## GIVEN PROBLEM A
Copy out the entries that follow the passage on writing groups, substituting "outdoor grill" for "barbecue grill" and keeping everything else the same. Omit the pictures.
## Begin SUPPLIED PASSAGE
Follow Through

Now it’s time to do it. Meet when you planned to. Submit when it’s your turn. Give thoughtful, constructive critique.

When a group is firing on all cylinders, it’s a great place with camaraderie, shared commitment, accountability and feedback. Writers learn more about their craft, do more writing and do it better. On the other hand, groups with uneven participation or where members expect different things can be frustrating or feel like a waste of time.

The key is to start by making sure the members share alignment on goals and expectations and then follow through. While you can only control yourself, you can do a lot as an individual to keep the group on track. Here are some things you can do:

  • Keep the commitments you make with your group. If you can’t, be sure to communicate with them so they don’t worry about you or draw their own conclusions about your commitment.
  • If you don’t see many discussions happening in your online group, go start one! Share a link you like or a book you’ve read. Share some things you learned from a talk you attended.
## End SUPPLIED PASSAGE
## GIVEN PROBLEM B
According to the passage on writing groups, what should a member do when unable to keep a commitment to the group?
## Begin RECORDS
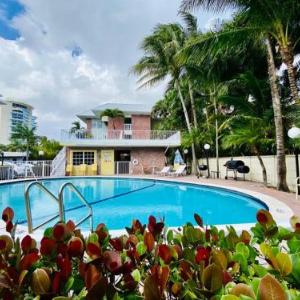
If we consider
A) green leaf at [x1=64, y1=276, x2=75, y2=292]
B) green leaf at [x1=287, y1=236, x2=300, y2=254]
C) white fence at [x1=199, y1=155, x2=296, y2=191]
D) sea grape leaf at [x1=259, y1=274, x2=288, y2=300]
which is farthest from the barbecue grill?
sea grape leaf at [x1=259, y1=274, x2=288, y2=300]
## End RECORDS
## CORRECT ANSWER A
If we consider
A) green leaf at [x1=64, y1=276, x2=75, y2=292]
B) green leaf at [x1=287, y1=236, x2=300, y2=254]
C) white fence at [x1=199, y1=155, x2=296, y2=191]
D) sea grape leaf at [x1=259, y1=274, x2=288, y2=300]
which is farthest from the outdoor grill?
sea grape leaf at [x1=259, y1=274, x2=288, y2=300]

## CORRECT ANSWER B
The member should communicate with the group so they don't worry or draw their own conclusions about the member's commitment.